## EXERCISE AIM:
Render the items below as a JSON list of strings, one string per line, leaving out the pictures and any lines that are then blank.

Items taken from a collection
▼

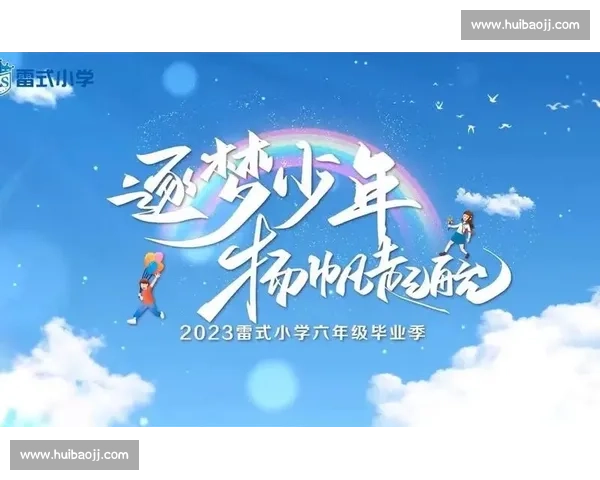 祝贺!无锡琚传政入选飞盘国家队,少年逐梦再启新程 祝贺!无锡琚传政入选飞盘国家队,少年逐梦再启新程
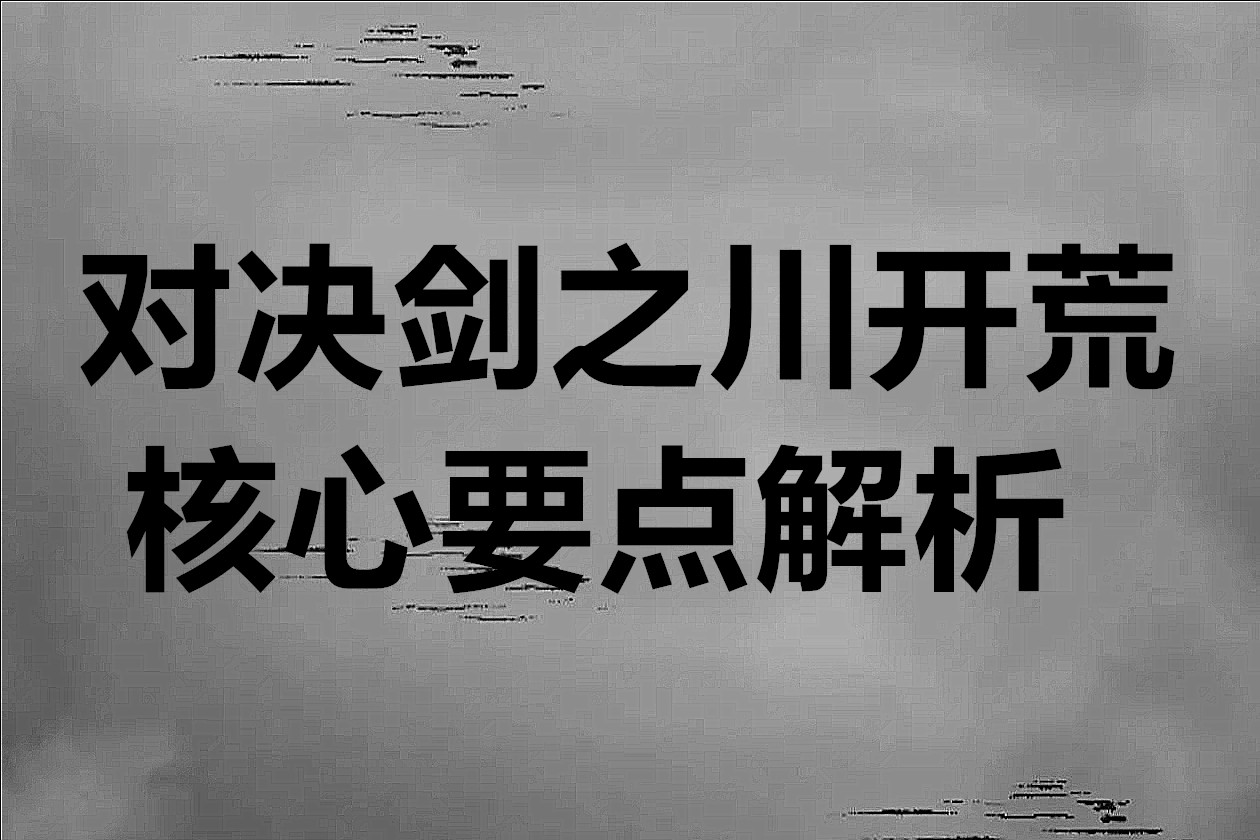 对决剑之川开荒核心要点解析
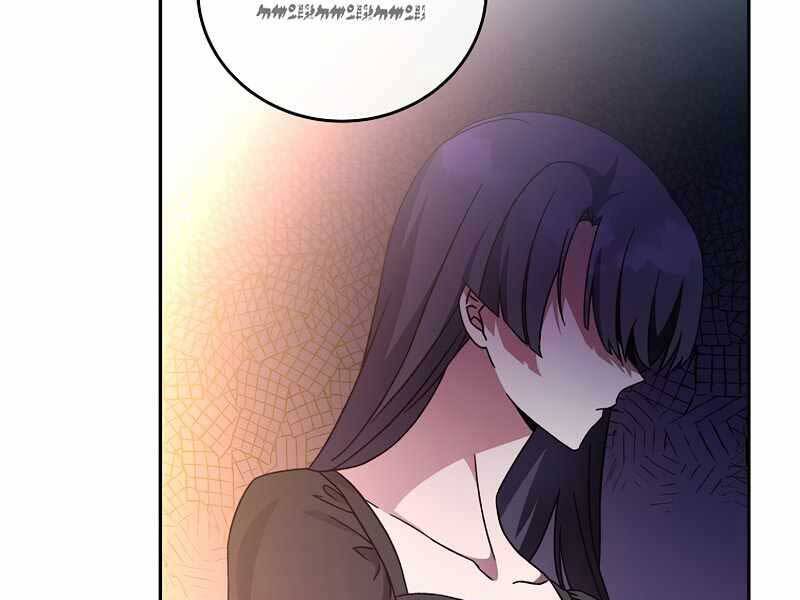 Nhân Vật Ngoài Lề Tiểu Thuyết Chap 15 - Next Chap 16
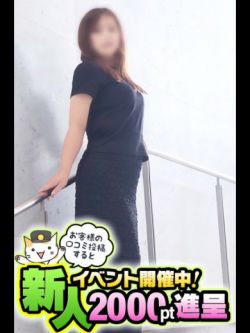 えま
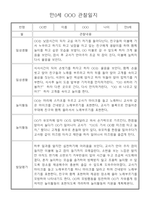 만0세 2학기 놀이일상 관찰일지 30명 분량 (발달평가 포함)-15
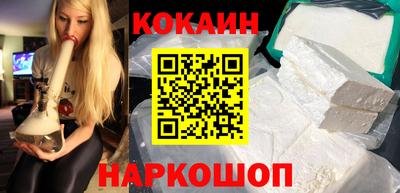 твердый Заволжье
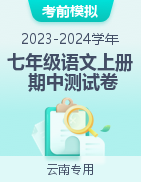 【考前模拟】2023-2024学年七年级语文上册期中测试卷（云南专用）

▲

## ANSWER FOR THE TASK:
[
  " 祝贺!无锡琚传政入选飞盘国家队,少年逐梦再启新程 祝贺!无锡琚传政入选飞盘国家队,少年逐梦再启新程",
  " 对决剑之川开荒核心要点解析",
  " Nhân Vật Ngoài Lề Tiểu Thuyết Chap 15 - Next Chap 16",
  " えま",
  " 만0세 2학기 놀이일상 관찰일지 30명 분량 (발달평가 포함)-15",
  " твердый Заволжье",
  " 【考前模拟】2023-2024学年七年级语文上册期中测试卷（云南专用）"
]